====== TEXTAUSZUG ======

10. Februar 2021Peter Pionke
Obdachloser AJ: Sein Leben unter der Brücke – die Fortsetzung
In meinem Gepäck erneut meine Kamera – und einen Ausdruck der online erschienenen Geschichte über AJ in der „STADTZEITUNG Wuppertal“.
Der 48jährige hat eine sehr bewegte Geschichte hinter sich. Er wurde in Spanien geboren, kam er im Alter von einem Jahr nach Deutschland.
Schon früh verlor er beide Elternteile, wurde zum Heimkind. Über dreißig Jahre seines Lebens verbrachte der gelernte Bäcker bislang im Gefängnis.
Letzte Woche hatte AJ in der Fußgängerzone gesessen. Doch dort ist er heute nicht aufzufinden. Stattdessen sitzt da ein anderer Obdachloser. Ich frage ihn, ob er wisse, wo ich AJ finden könne? Doch er verneint.
Also begebe ich mich auf die Suche. AJ ist weder am Döppersberg, noch sonst irgendwo in der Fußgängerzone. Ich mache mir eine wenig Sorgen um meinen neuen Bekannten.

======

### WAS ZU TUN IST
(a) Stimmen diese Aussagen mit dem Bericht über AJ überein? Antworte jeweils mit Ja oder Nein und zitiere die entscheidenden Worte wörtlich: (i) AJ ist gelernter Bäcker. (ii) Der andere Obdachlose in der Fußgängerzone weiß, wo AJ zu finden ist. (iii) AJ ist bei seinen Eltern aufgewachsen.
(b) Schreib den Bericht über AJ nach dem letzten Satz weiter.

====== VORLIEGENDE DATEN ======

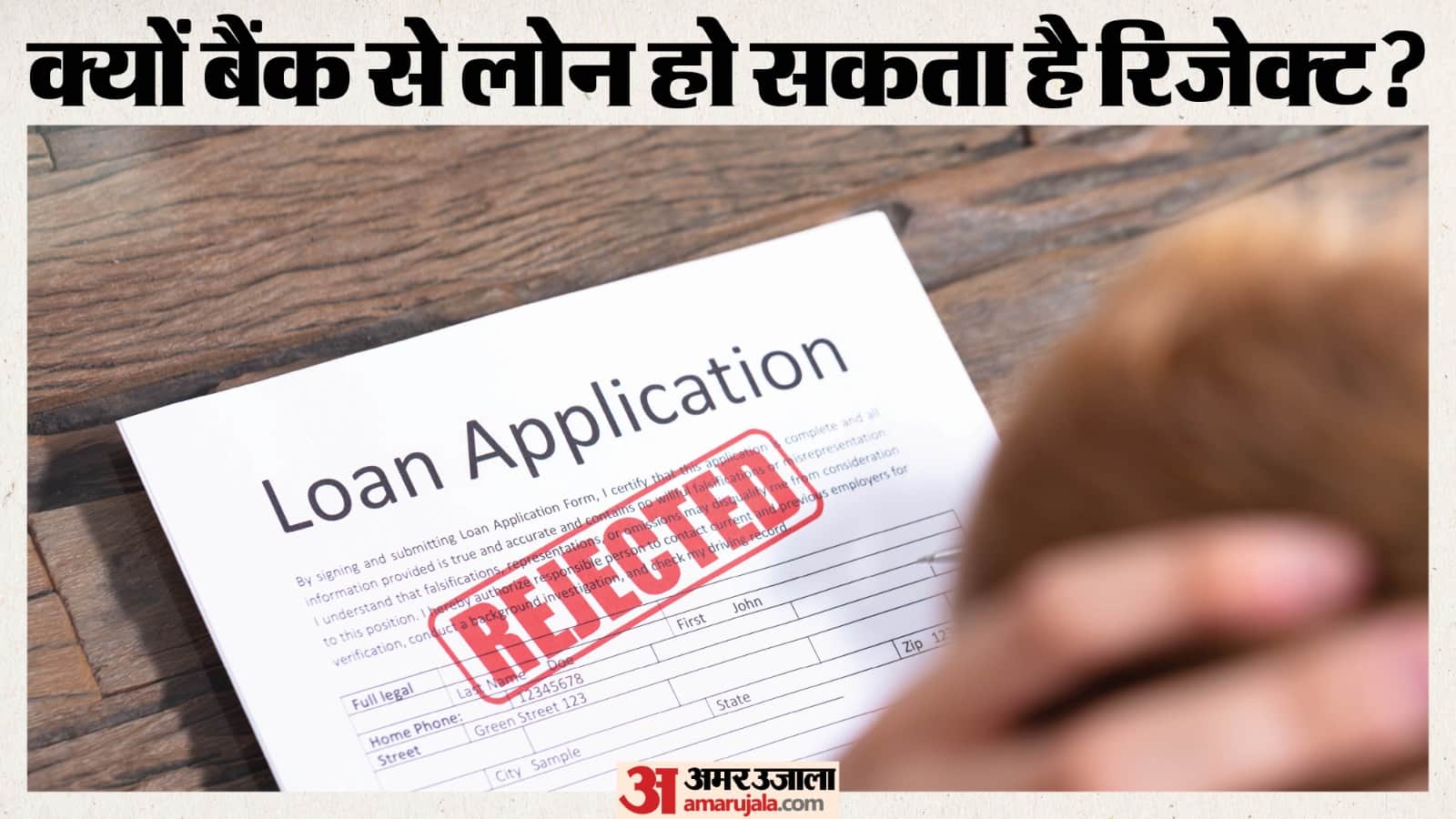 why bank rejects your loan application check reason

======

### LÖSUNGEN
(a)
(i) Ja: „Über dreißig Jahre seines Lebens verbrachte der gelernte Bäcker bislang im Gefängnis.“
(ii) Nein: „Doch er verneint.“
(iii) Nein: „Schon früh verlor er beide Elternteile, wurde zum Heimkind.“

(b)
Dann spricht mich ein weiterer Obdachloser an, ob ich ihm etwas Geld für einen heißen Kakao geben könne. Ich lade ihn ein und frage beiläufig, ob er wisse, wo ich AJ möglicherweise antreffen könne. Und ich habe Glück.
Er beschreibt mir ganz konkret den Ort, an dem AJ sich tagsüber oft aufhält. Es ist der überdachte Bereich einer großen deutschen Bank im Luisenviertel. Doch AJ sitzt nicht an seinem Platz. Seine Habseligkeiten erkenne ich aber wieder.
Eine gute halbe Stunde warte ich auf ihn. Zwischendurch besuche die St. Laurentiuskirche – in der Hoffnung, dass sich AJ dort etwas aufwärmt.
Doch vergebens! Und so lege ich den Zeitungsausdruck unter seine rote Wolldecke. Eigentlich will ich gehen, drehe dann aber doch noch eine Runde ums Eck. Als ich dann zurück komme, ist AJ sozusagen „zuhause“ und sortiert seine sieben Sachen.
Er erkennt mich sofort wieder und freut sich offensichtlich über meinen Besuch. Den Zeitungsartikel hatte er bereits entdeckt und einen kurzen Blick darauf geworfen. Ich frage ihn, ob er Hunger habe und einen Kaffee möchte. „Sehr gerne“, sagt er und bittet um eine Zigarette.
Auf der anderen Straßenseite hat ein Restaurant geöffnet. Und so bestelle ich eine Portion Nudeln mit Spinatsauce und Knoblauch. Darauf hatte AJ richtig Appetit.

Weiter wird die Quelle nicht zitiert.